Section 12.2 Problem 16: The article gave a scatter plot, along with the least squares line of x = rainfall volume (m3) and y = runoff volume (m3) for a particular location. The accompanying values were read from the plot.
x <- c(5, 12, 14, 17, 23, 30, 40, 47, 55, 67, 72, 81, 96, 112, 127)
y <- c(4, 10, 13, 15, 15, 25, 27, 46, 38, 46, 53, 70, 82, 99, 100)
a) Does a scatter plot of the data support the use of the simple linear regression model? Scatter plot:
plot(x, y, xlab = "Rainfall Volume (m^3)", ylab = "Runoff Volume", pch = 19,
main = "Scatter Plot", col = "blue")
The scatter plot looks like a reasonable linear relationship.
summary(x, y)
## Min. 1st Qu. Median Mean 3rd Qu. Max.
## 5.0 20.0 47.0 53.2 76.5 127.0
cor(x, y)
## [1] 0.9876
b.) Fitting a linear regression model and observing the regression output, we see:
fit <- lm(y ~ x)
summary(fit)
##
## Call:
## lm(formula = y ~ x)
##
## Residuals:
## Min 1Q Median 3Q Max
## -8.28 -4.42 1.21 3.15 8.26
##
## Coefficients:
## Estimate Std. Error t value Pr(>|t|)
## (Intercept) -1.1283 2.3678 -0.48 0.64
## x 0.8270 0.0365 22.64 7.9e-12 ***
## ---
## Signif. codes: 0 '***' 0.001 '**' 0.01 '*' 0.05 '.' 0.1 ' ' 1
##
## Residual standard error: 5.24 on 13 degrees of freedom
## Multiple R-squared: 0.975, Adjusted R-squared: 0.973
## F-statistic: 513 on 1 and 13 DF, p-value: 7.9e-12
c.) Calculate a point estimate of the true average runoff volume when rainfall volume is 50.

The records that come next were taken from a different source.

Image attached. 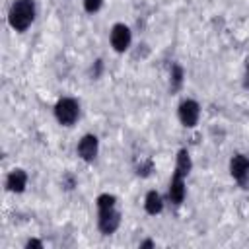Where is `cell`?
Masks as SVG:
<instances>
[{
  "label": "cell",
  "mask_w": 249,
  "mask_h": 249,
  "mask_svg": "<svg viewBox=\"0 0 249 249\" xmlns=\"http://www.w3.org/2000/svg\"><path fill=\"white\" fill-rule=\"evenodd\" d=\"M35 19V4L33 0H16L8 12V21L12 29L25 31Z\"/></svg>",
  "instance_id": "6da1fadb"
},
{
  "label": "cell",
  "mask_w": 249,
  "mask_h": 249,
  "mask_svg": "<svg viewBox=\"0 0 249 249\" xmlns=\"http://www.w3.org/2000/svg\"><path fill=\"white\" fill-rule=\"evenodd\" d=\"M54 117H56V121L60 124L72 126L78 121V117H80V105H78V101L74 97H62V99H58L56 105H54Z\"/></svg>",
  "instance_id": "7a4b0ae2"
},
{
  "label": "cell",
  "mask_w": 249,
  "mask_h": 249,
  "mask_svg": "<svg viewBox=\"0 0 249 249\" xmlns=\"http://www.w3.org/2000/svg\"><path fill=\"white\" fill-rule=\"evenodd\" d=\"M119 224H121V214H119L117 206L97 208V226H99L101 233H105V235L115 233Z\"/></svg>",
  "instance_id": "3957f363"
},
{
  "label": "cell",
  "mask_w": 249,
  "mask_h": 249,
  "mask_svg": "<svg viewBox=\"0 0 249 249\" xmlns=\"http://www.w3.org/2000/svg\"><path fill=\"white\" fill-rule=\"evenodd\" d=\"M230 173L241 187L247 189L249 187V158L243 154H235L230 160Z\"/></svg>",
  "instance_id": "277c9868"
},
{
  "label": "cell",
  "mask_w": 249,
  "mask_h": 249,
  "mask_svg": "<svg viewBox=\"0 0 249 249\" xmlns=\"http://www.w3.org/2000/svg\"><path fill=\"white\" fill-rule=\"evenodd\" d=\"M111 47L117 51V53H124L128 47H130V41H132V35H130V29L124 25V23H115L111 27Z\"/></svg>",
  "instance_id": "5b68a950"
},
{
  "label": "cell",
  "mask_w": 249,
  "mask_h": 249,
  "mask_svg": "<svg viewBox=\"0 0 249 249\" xmlns=\"http://www.w3.org/2000/svg\"><path fill=\"white\" fill-rule=\"evenodd\" d=\"M198 117H200V105L195 99L181 101V105H179V121L183 123V126L193 128L198 123Z\"/></svg>",
  "instance_id": "8992f818"
},
{
  "label": "cell",
  "mask_w": 249,
  "mask_h": 249,
  "mask_svg": "<svg viewBox=\"0 0 249 249\" xmlns=\"http://www.w3.org/2000/svg\"><path fill=\"white\" fill-rule=\"evenodd\" d=\"M97 148H99L97 136L86 134V136H82V140L78 142V156H80L84 161H93L95 156H97Z\"/></svg>",
  "instance_id": "52a82bcc"
},
{
  "label": "cell",
  "mask_w": 249,
  "mask_h": 249,
  "mask_svg": "<svg viewBox=\"0 0 249 249\" xmlns=\"http://www.w3.org/2000/svg\"><path fill=\"white\" fill-rule=\"evenodd\" d=\"M25 185H27V173L23 169H12L6 177V187L8 191L12 193H21L25 191Z\"/></svg>",
  "instance_id": "ba28073f"
},
{
  "label": "cell",
  "mask_w": 249,
  "mask_h": 249,
  "mask_svg": "<svg viewBox=\"0 0 249 249\" xmlns=\"http://www.w3.org/2000/svg\"><path fill=\"white\" fill-rule=\"evenodd\" d=\"M167 195H169V200H171L173 204H181L183 198H185V177L173 173V177H171V181H169V191H167Z\"/></svg>",
  "instance_id": "9c48e42d"
},
{
  "label": "cell",
  "mask_w": 249,
  "mask_h": 249,
  "mask_svg": "<svg viewBox=\"0 0 249 249\" xmlns=\"http://www.w3.org/2000/svg\"><path fill=\"white\" fill-rule=\"evenodd\" d=\"M144 208H146V212H148V214H152V216L160 214V212H161V208H163V200H161L160 193L150 191V193L146 195V198H144Z\"/></svg>",
  "instance_id": "30bf717a"
},
{
  "label": "cell",
  "mask_w": 249,
  "mask_h": 249,
  "mask_svg": "<svg viewBox=\"0 0 249 249\" xmlns=\"http://www.w3.org/2000/svg\"><path fill=\"white\" fill-rule=\"evenodd\" d=\"M193 163H191V156L187 150H179L177 154V161H175V175H181V177H187L189 171H191Z\"/></svg>",
  "instance_id": "8fae6325"
},
{
  "label": "cell",
  "mask_w": 249,
  "mask_h": 249,
  "mask_svg": "<svg viewBox=\"0 0 249 249\" xmlns=\"http://www.w3.org/2000/svg\"><path fill=\"white\" fill-rule=\"evenodd\" d=\"M183 76H185L183 68H181L179 64H173V66H171V89H173V91H177V89L183 86Z\"/></svg>",
  "instance_id": "7c38bea8"
},
{
  "label": "cell",
  "mask_w": 249,
  "mask_h": 249,
  "mask_svg": "<svg viewBox=\"0 0 249 249\" xmlns=\"http://www.w3.org/2000/svg\"><path fill=\"white\" fill-rule=\"evenodd\" d=\"M103 6V0H84V10L88 14H95Z\"/></svg>",
  "instance_id": "4fadbf2b"
},
{
  "label": "cell",
  "mask_w": 249,
  "mask_h": 249,
  "mask_svg": "<svg viewBox=\"0 0 249 249\" xmlns=\"http://www.w3.org/2000/svg\"><path fill=\"white\" fill-rule=\"evenodd\" d=\"M25 247H27V249H31V247H37V249H43V241H39V239H29V241L25 243Z\"/></svg>",
  "instance_id": "5bb4252c"
},
{
  "label": "cell",
  "mask_w": 249,
  "mask_h": 249,
  "mask_svg": "<svg viewBox=\"0 0 249 249\" xmlns=\"http://www.w3.org/2000/svg\"><path fill=\"white\" fill-rule=\"evenodd\" d=\"M140 247H154V241L152 239H146V241L140 243Z\"/></svg>",
  "instance_id": "9a60e30c"
},
{
  "label": "cell",
  "mask_w": 249,
  "mask_h": 249,
  "mask_svg": "<svg viewBox=\"0 0 249 249\" xmlns=\"http://www.w3.org/2000/svg\"><path fill=\"white\" fill-rule=\"evenodd\" d=\"M245 88L249 89V64H247V70H245Z\"/></svg>",
  "instance_id": "2e32d148"
}]
</instances>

plot(y ~ x, xlab = "Rainfall Volume (m^3)", ylab = "Runoff Volume", pch = 19,
main = "Scatter Plot", col = "blue")
abline(fit)
Note that the estimated regression line is y= -1.1283 + 0.827 x. Replacing x with 50 yields y= -1.1283 + 41.3487 Then
y <- fit$coefficients[1] + fit$coefficients[2] * 50
y
## (Intercept)
## 40.22
So the point estimate is (50,40.2204)
d.) Calculate a point estimate of the standard deviation sigma.
summary(fit)$sigma
## [1] 5.24
e.) What proportion of the observed variation in runoff volume can be attributed to the simple linear regression relationship between runoff and rainfall?
summary(fit)$r.squared
## [1] 0.9753
summary(fit)$adj.r.squared
## [1] 0.9734
Approximately 0.9753 of the data can be attributed to the simple linear regression model.
Section 12.4 Problem 38
Refer to the data on x = liberation rate and y = NO3 emmission rate given in exercise 19:
x <- c(100, 125, 125, 150, 150, 200, 200, 250, 250, 300, 300, 350, 400, 400)

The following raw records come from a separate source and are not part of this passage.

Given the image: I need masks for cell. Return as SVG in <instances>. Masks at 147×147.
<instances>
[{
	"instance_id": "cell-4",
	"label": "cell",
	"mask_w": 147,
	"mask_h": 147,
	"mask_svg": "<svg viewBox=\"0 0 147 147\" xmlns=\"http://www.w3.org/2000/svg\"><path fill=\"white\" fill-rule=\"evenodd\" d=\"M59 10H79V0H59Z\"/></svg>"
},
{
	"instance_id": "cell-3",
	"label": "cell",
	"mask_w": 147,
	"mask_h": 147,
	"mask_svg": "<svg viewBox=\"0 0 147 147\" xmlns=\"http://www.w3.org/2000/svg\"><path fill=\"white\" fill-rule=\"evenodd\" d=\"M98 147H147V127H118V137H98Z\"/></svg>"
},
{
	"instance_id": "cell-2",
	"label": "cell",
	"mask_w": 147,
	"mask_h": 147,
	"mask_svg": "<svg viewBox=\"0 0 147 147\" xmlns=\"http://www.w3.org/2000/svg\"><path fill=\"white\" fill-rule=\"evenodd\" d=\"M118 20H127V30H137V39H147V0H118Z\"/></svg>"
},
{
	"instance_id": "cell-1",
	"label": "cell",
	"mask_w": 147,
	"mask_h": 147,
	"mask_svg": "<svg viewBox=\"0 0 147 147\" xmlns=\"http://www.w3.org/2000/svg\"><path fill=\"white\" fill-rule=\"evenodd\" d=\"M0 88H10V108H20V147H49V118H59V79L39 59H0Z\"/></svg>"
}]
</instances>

y <- c(150, 140, 180, 210, 190, 320, 280, 400, 430, 440, 390, 600, 610, 670)
a.) Does the simple linear regression model specify a useful relationship between the two rates? Use the appropriate test procedure to obtain information about the P value and then reach a conclusion at the significance level .01
plot(x, y, xlab = "Burner area Liberation Rate (MBtu/hr-ft^2)", ylab = "No3 emission rate (ppm)",
pch = 19, main = "Scatter Plot", col = "gold")
The scatter plot looks like a reasonable linear fit.
summary(x, y)
## Min. 1st Qu. Median Mean 3rd Qu. Max.
## 100 150 225 236 300 400
cor(x, y)
## [1] 0.9802
fit <- lm(y ~ x)
summary(fit)
##
## Call:
## lm(formula = y ~ x)
##
## Residuals:
## Min 1Q Median 3Q Max
## -77.88 -26.20 5.23 24.12 47.69
##
## Coefficients:
## Estimate Std. Error t value Pr(>|t|)
## (Intercept) -45.5519 25.4678 -1.79 0.099 .
## x 1.7114 0.0997 17.17 8.2e-10 ***
## ---
## Signif. codes: 0 '***' 0.001 '**' 0.01 '*' 0.05 '.' 0.1 ' ' 1
##
## Residual standard error: 36.7 on 12 degrees of freedom
## Multiple R-squared: 0.961, Adjusted R-squared: 0.958
## F-statistic: 295 on 1 and 12 DF, p-value: 8.23e-10
plot(y ~ x, xlab = "Burner area Liberation Rate (MBtu/hr-ft^2)", ylab = "No3 emission rate (ppm)",
pch = 19, main = "Scatter Plot", col = "gold")
abline(fit)
Since the p Value is 8.23e-10, which is much smaller than 0.01, we have statistical evidence against the null hypothesis and can state that there is evidence of a linear association between the variables x and y.
b.) Compute a 95% CI for the expected change in emission rate associated with a 10 MBtu/hr-ft2 increase in liberation rate.
tble <- summary(fit)$coefficients
slope.mean <- tble[2, 1]
slope.se <- tble[2, 2]
df <- fit$df.residual
critval <- abs(qt(0.025, df))
CIlow <- slope.mean - critval * slope.se
CIup <- slope.mean + critval * slope.se
A 95% CI for the slope is (1.4942, 1.9286).